The diagnosis was followed by the introduction of a long running therapy, which still continues today.

“I was placed on a drug therapy program within months where I inject myself three times per week and that has been able to reduce the number of attacks I experience,” Brysiuk said.

“I also attend physiotherapy weekly to improve my mobility.

“My family has been extremely supportive over the years.”

Due to her inability to take care of all the housework, some of the chores had to be shared or transferred.

“My husband has gotten very good at laundry and vacuuming which I often need help with,” she said.

“My children were all teenagers when I was diagnosed so there was a lot of fear and denial but over the years, time and knowledge have helped ease their fears.”

“Now as adults they help me raise money and awareness for the MS Society.”

Philippa Brysiuk also has a few words for those who know little about the ailment and those who might be willing to help.

“Everyone can do their part for those suffering from MS,” she says.

“First and foremost, we are still people. Please don’t ignore us or pity us. We are living our lives as best we can.
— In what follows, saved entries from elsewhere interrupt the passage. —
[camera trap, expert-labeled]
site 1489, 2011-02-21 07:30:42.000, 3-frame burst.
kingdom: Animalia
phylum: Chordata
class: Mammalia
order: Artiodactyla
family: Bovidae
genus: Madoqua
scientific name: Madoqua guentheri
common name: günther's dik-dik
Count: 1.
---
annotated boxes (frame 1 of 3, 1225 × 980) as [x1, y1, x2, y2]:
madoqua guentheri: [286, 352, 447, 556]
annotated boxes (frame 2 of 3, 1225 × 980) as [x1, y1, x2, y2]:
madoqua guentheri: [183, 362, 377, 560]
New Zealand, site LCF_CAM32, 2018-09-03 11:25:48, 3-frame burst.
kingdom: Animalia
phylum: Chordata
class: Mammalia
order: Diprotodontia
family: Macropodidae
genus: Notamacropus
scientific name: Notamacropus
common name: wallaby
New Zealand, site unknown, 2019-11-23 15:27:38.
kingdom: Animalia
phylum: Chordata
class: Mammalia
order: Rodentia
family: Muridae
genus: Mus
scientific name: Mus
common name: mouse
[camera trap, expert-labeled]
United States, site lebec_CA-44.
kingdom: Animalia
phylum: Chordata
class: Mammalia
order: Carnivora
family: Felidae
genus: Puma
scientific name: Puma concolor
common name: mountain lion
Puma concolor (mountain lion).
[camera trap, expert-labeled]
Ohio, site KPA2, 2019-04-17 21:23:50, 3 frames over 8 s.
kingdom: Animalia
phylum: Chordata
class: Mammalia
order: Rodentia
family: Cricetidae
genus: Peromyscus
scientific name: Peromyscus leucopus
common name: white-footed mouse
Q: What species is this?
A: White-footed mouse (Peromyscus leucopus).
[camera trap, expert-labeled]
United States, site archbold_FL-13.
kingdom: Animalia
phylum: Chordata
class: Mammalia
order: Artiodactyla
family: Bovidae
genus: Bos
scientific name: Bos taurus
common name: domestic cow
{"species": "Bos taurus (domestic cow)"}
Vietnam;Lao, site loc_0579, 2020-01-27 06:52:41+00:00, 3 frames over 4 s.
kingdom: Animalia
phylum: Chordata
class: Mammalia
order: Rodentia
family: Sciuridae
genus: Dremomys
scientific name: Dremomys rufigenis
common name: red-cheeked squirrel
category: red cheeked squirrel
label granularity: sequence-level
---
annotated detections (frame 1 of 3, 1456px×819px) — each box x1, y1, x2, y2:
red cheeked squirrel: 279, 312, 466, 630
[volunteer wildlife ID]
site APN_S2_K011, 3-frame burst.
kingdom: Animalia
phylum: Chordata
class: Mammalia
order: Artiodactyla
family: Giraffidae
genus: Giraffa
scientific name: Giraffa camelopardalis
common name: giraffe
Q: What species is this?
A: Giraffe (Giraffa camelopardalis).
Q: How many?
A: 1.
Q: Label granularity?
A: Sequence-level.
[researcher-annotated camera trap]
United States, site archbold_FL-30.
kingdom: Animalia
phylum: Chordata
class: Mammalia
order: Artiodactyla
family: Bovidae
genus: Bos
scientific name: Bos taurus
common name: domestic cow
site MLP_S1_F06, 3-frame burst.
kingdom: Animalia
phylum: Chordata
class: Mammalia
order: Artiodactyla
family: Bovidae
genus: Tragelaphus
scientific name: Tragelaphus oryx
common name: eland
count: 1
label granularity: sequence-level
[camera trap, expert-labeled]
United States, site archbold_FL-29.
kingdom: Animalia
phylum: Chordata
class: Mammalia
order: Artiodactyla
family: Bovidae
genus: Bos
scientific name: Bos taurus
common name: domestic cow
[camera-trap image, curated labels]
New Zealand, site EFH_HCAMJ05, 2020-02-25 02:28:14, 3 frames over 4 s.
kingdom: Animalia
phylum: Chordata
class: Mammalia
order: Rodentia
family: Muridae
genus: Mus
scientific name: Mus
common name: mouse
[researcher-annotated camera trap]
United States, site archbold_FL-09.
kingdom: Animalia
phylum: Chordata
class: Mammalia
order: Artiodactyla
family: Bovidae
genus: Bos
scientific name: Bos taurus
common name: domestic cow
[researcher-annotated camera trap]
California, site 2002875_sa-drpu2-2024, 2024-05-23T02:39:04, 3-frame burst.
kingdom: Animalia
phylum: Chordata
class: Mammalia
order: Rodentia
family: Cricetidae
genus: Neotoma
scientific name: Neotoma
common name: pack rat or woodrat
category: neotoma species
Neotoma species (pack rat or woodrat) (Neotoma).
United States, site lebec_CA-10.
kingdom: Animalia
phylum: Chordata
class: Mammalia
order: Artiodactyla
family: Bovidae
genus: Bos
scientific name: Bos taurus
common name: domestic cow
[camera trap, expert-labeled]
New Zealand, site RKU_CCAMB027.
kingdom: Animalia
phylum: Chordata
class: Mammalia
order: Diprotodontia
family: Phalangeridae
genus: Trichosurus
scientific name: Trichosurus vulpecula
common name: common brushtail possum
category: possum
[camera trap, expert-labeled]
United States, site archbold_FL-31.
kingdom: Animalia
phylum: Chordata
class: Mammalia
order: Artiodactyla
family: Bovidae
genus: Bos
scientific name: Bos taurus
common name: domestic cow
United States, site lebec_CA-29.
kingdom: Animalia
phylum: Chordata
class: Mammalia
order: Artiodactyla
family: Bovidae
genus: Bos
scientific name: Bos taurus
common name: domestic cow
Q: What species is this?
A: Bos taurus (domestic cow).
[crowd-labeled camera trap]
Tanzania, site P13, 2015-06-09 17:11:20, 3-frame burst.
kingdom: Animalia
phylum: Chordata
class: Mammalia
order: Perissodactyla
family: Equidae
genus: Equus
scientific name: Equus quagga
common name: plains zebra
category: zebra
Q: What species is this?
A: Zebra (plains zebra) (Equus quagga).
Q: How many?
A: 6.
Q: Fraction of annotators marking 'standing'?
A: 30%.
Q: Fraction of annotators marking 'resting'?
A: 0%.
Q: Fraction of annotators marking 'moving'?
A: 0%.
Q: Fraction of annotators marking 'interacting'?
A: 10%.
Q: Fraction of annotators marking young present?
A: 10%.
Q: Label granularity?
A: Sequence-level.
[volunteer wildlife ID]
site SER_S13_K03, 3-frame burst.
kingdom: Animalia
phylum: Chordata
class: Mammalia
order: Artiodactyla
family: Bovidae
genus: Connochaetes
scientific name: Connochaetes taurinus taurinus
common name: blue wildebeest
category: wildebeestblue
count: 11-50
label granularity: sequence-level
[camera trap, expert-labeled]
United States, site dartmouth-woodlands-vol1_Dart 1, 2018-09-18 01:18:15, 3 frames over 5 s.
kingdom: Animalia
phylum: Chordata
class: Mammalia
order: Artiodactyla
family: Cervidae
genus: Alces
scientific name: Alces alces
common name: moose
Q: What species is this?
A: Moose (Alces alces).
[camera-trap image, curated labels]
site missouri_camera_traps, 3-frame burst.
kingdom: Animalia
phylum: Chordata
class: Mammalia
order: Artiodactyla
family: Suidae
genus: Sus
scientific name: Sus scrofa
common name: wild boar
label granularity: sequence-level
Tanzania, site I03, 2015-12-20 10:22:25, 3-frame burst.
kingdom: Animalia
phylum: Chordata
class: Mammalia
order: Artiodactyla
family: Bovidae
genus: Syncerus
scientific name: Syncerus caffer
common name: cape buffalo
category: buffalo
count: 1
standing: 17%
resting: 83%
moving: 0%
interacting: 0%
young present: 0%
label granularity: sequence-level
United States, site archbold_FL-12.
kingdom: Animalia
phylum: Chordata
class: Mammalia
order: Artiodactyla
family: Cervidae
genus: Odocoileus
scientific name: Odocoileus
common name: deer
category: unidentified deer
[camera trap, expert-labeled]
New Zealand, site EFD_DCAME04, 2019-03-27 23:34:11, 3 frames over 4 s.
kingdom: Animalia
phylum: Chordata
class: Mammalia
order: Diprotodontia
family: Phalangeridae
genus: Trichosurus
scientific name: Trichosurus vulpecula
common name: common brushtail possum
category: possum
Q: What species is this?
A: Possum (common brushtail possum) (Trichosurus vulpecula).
“We may have a different future than we planned, we may be in a wheelchair, use a walker or a cane but most of us are still vital parts of our families and the community.”

She also has an appeal to all to support MS research.

“Central Alberta MS Society supports those of us in the area (both those of us with MS and their families) and supports research on the national level.

“Many of us in Stettler and the area are raising funds for the MS walk on May 30.

“When you see me staggering down the street (because I’m too proud to use my walker in Stettler) remember, I’m not drunk, I have MS.”

Did you know that:

• Over 11,000 Albertans and between 55,000 and 75,000 Canadians live with MS.

• Canadians have one of the highest rates of multiple sclerosis in the world.

• Every day, three more people in Canada are diagnosed with MS.

• Women are more than three times as likely to develop MS as men.

• MS can cause loss of balance, impaired speech, extreme fatigue, double vision and paralysis.

Funds raised for the MS Society of Canada are designated for research and various services to support MS sufferers, families, caregivers, and people awaiting a diagnosis of MS.